**Document extract:**
****************
It dawned on me yesterday at the Insurance Australia Group AGM, just how detached corporate Australia is from reality, when the IAG board became genuinely annoyed by questions related to climate change. If the board of an insurance company does not believe climate change is impacting on its financial performance, then it can only spell long-term disaster for shareholders. It also excludes insurance companies from being an important ally in seeking tough climate action from the federal government.
I attended the IAG AGM to ask a few pressing questions about climate risk. Clearly, perhaps after my recent article on insurance and climate change, the board were expecting me.
Have a listen to what chairman Brian Schwartz mutters to his colleagues as he greets me:
Yes, I am indeed ‘that fella’.
IAG experienced natural disaster claims in excess of $1 billion in 2014/15; nearly $500 million greater than they were the previous year. In fact, last year was the eighth in the last ten years, where natural disaster claims exceeded provisions. IAG is not alone on this – its competitors Suncorp and QBE have also experienced multiple years where claims exceeded provisions.
****************
**Data below:**
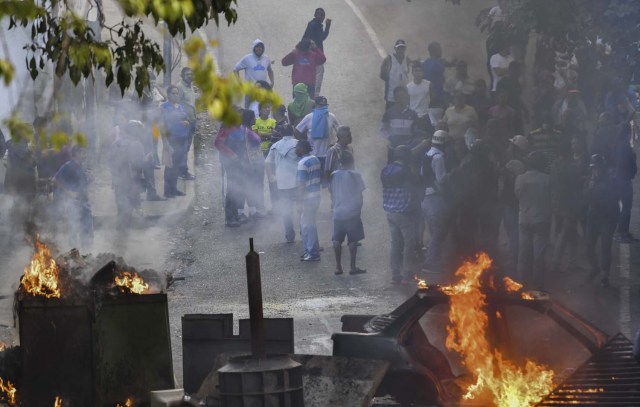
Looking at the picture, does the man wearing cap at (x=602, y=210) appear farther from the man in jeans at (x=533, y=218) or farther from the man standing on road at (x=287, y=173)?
****************
**What is being asked:** Transcribe the passage on the IAG annual meeting, starting at the words containing "I attended the" and ending after "indeed ‘that fella’.". The lines above have no connection to the passage on the IAG annual meeting.

**Exercise solution:**
I attended the IAG AGM to ask a few pressing questions about climate risk. Clearly, perhaps after my recent article on insurance and climate change, the board were expecting me.
Have a listen to what chairman Brian Schwartz mutters to his colleagues as he greets me:
Yes, I am indeed ‘that fella’.